Das Preisniveau von Rohphosphat, dem wichtigsten Rohstoff für die Düngemittelproduktion, ist seit 2006 um 900% gestiegen. Davon profitieren insbesondere Länder in Nordafrika und im Nahen Osten, die über mehr als 50% der globalen geologischen Reserven verfügen. In vielen Ländern wie z.B. Marokko, Tunesien, Algerien, Jordanien und Saudi-Arabien sind bereits Grossprojekte angelaufen oder in Planung, um Produktionsstätten aufzubauen oder zu erweitern. Langfristig wird daher der gegenwärtige Nachfrageüberhang wohl keinen Bestand haben.

OCP hat seinen Preis für Rohphosphat auf US$ 250 – 290 / t für Lieferungen im ersten Quartal 2009 gesenkt. Die Produktion der „down-stream“-Produkte in Jorf Lasfar ruht jedoch als Reaktion auf die schwache Nachfrage nach Phosphorsäure und Ammoniumphosphaten seit Anfang Dezember letzten Jahres. Eine Wiederaufnahme der Produktion ist für Februar angekündigt.

Quelle: Budenheim – Marktbericht und -analyse Januar 2009


 

China verlängert den Exportzoll auf Düngemittel

Am 13. November 2008 hat die chinesische Regierung einen Maßnahmenkatalog zur Förderung der chinesischen Wirtschaft verabschiedet. Dazu gehörte auch eine veränderte Zollpolitik für Düngemittel, die am 1. Dezember 2008 in Kraft treten wird.

Strukturell handelt es sich um ein System aus Vergleichspreisen für die wichtigsten Düngemittel und saisonabhängigen Zolltarifen. Der Ausfuhrzoll für chinesische Ware wird auf 10 % festgelegt, wenn die Ausfuhr unterhalb des Referenzpreises ausserhalb der Hauptdüngeperiode in China stattfindet. In den hauptsächlichen Düngeperioden in China wird weiterhin der schon bekannte Zolltarif von 110 % angewandt.

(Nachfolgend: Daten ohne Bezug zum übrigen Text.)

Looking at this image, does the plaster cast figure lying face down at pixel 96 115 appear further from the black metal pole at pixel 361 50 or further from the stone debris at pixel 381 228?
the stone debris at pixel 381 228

Die möglichen Auswirkungen auf die Phosphatpreise sollten nicht unterschätzt werden, da China im globalen Vergleich derzeit mehr phosphatbasierte Düngemittel verwendet als jedes andere Land. Die exportierte Menge in 2007 erreichte einen neuen Höchststand mit 2,543 Mio t P2O5 (entsprechend 6,426 Mio t Phosphatdüngemittel). Damit trägt China etwa 25 % des gesamten globalen Handelsvolumens.

Quelle: Budenheim – Marktbericht und -analyse Januar 2009


 

Die Verfügbarkeit von Phosphorsäure bleibt knapp

Der Bedarf an Phosphorsäure steigt seit 2005 stetig an. Zur Bedarfsdeckung wurden die vorhandenen Kapazitäten nahezu vollständig ausgelastet. Im Jahr 2008 wird die Produktionsmenge deckungsgleich mit dem Bedarf sein.

In vielen Regionen wird in zusätzliche Säurekapazität investiert, wobei diese eher mittelfristig zur Verfügung stehen werden. Primär zu nennen ist das Projekt in Ma’aden, Saudi Arabien, das mit einer geplanten Jahreskapazität von 3 Millionen t ab 2012 eine Entspannung der Marktsituation bringen wird. Nur geringfügigen Einfluss auf die globale Knappheit wird die für 2009 geplante Erweiterung der Säurekapazität in Marokko haben.

Daneben ist mit zusätzlichen Kapazitäten in Tunesien für 2010 und in Algerien für 2013 zu rechnen. Außerdem wird unter ausländischer Beteiligung eine weitere Erschliessung von Rohphosphatquellen in China betrieben. So investiert die israelische Israel Chemical Limited zusammen mit der Provinzregierung in Sichuan in die Ausweitung von lokalen Minenressourcen und weiteren Folgeprodukten aus dem dort gewonnenen Rohphosphat.

Quelle: Budenheim – Marktbericht und -analyse Januar 2009


 

Chemieflaute beutelt die ganze Branche – Handelsblatt

Die Flaute der Chemiebranche nimmt zusehends bedrohliche Züge an. Starke Absatzeinbußen erfassen inzwischen auch die Spezialhersteller. Preise und Margen bei Basischemikalien gehen ebenso zurück wie die Absatzmengen auch höher veredelter Chemieprodukte.